:: THE EXERCISE ::
Format the lines below as a Markdown table with two columns, "Row" for the row number and "Line" for the text of each line. Leave out the blank lines.

-- START EXERCISE MATERIAL --

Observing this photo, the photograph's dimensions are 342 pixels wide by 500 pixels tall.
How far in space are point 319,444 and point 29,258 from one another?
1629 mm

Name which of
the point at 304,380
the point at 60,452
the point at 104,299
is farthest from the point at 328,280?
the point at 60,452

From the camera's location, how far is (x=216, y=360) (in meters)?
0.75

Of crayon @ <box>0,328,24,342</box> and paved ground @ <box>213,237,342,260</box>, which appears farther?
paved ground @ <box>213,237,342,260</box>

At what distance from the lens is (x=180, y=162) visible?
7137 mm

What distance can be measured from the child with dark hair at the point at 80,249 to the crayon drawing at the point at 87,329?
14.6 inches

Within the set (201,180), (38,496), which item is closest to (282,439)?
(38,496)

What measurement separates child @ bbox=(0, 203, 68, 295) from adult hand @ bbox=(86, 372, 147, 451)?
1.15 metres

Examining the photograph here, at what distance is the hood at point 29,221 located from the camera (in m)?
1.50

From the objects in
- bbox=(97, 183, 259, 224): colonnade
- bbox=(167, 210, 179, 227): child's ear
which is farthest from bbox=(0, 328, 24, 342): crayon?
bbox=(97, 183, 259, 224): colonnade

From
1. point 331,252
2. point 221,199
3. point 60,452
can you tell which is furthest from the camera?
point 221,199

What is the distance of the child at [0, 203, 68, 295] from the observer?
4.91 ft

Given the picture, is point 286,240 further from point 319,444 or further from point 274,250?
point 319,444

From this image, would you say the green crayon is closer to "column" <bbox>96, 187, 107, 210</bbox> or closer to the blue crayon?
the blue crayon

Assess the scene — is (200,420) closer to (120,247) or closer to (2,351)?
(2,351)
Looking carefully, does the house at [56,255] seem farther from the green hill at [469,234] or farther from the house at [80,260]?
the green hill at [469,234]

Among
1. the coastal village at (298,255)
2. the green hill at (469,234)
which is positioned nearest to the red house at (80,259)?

-- END EXERCISE MATERIAL --

:: SOLUTION ::
| Row | Line |
|---|---|
| 1 | Observing this photo, the photograph's dimensions are 342 pixels wide by 500 pixels tall. |
| 2 | How far in space are point 319,444 and point 29,258 from one another? |
| 3 | 1629 mm |
| 4 | Name which of |
| 5 | the point at 304,380 |
| 6 | the point at 60,452 |
| 7 | the point at 104,299 |
| 8 | is farthest from the point at 328,280? |
| 9 | the point at 60,452 |
| 10 | From the camera's location, how far is (x=216, y=360) (in meters)? |
| 11 | 0.75 |
| 12 | Of crayon @ <box>0,328,24,342</box> and paved ground @ <box>213,237,342,260</box>, which appears farther? |
| 13 | paved ground @ <box>213,237,342,260</box> |
| 14 | At what distance from the lens is (x=180, y=162) visible? |
| 15 | 7137 mm |
| 16 | What distance can be measured from the child with dark hair at the point at 80,249 to the crayon drawing at the point at 87,329? |
| 17 | 14.6 inches |
| 18 | Within the set (201,180), (38,496), which item is closest to (282,439)? |
| 19 | (38,496) |
| 20 | What measurement separates child @ bbox=(0, 203, 68, 295) from adult hand @ bbox=(86, 372, 147, 451)? |
| 21 | 1.15 metres |
| 22 | Examining the photograph here, at what distance is the hood at point 29,221 located from the camera (in m)? |
| 23 | 1.50 |
| 24 | From the objects in |
| 25 | - bbox=(97, 183, 259, 224): colonnade |
| 26 | - bbox=(167, 210, 179, 227): child's ear |
| 27 | which is farthest from bbox=(0, 328, 24, 342): crayon? |
| 28 | bbox=(97, 183, 259, 224): colonnade |
| 29 | From |
| 30 | 1. point 331,252 |
| 31 | 2. point 221,199 |
| 32 | 3. point 60,452 |
| 33 | can you tell which is furthest from the camera? |
| 34 | point 221,199 |
| 35 | What is the distance of the child at [0, 203, 68, 295] from the observer? |
| 36 | 4.91 ft |
| 37 | Given the picture, is point 286,240 further from point 319,444 or further from point 274,250? |
| 38 | point 319,444 |
| 39 | From this image, would you say the green crayon is closer to "column" <bbox>96, 187, 107, 210</bbox> or closer to the blue crayon? |
| 40 | the blue crayon |
| 41 | Assess the scene — is (200,420) closer to (120,247) or closer to (2,351)? |
| 42 | (2,351) |
| 43 | Looking carefully, does the house at [56,255] seem farther from the green hill at [469,234] or farther from the house at [80,260]? |
| 44 | the green hill at [469,234] |
| 45 | Among |
| 46 | 1. the coastal village at (298,255) |
| 47 | 2. the green hill at (469,234) |
| 48 | which is positioned nearest to the red house at (80,259)? |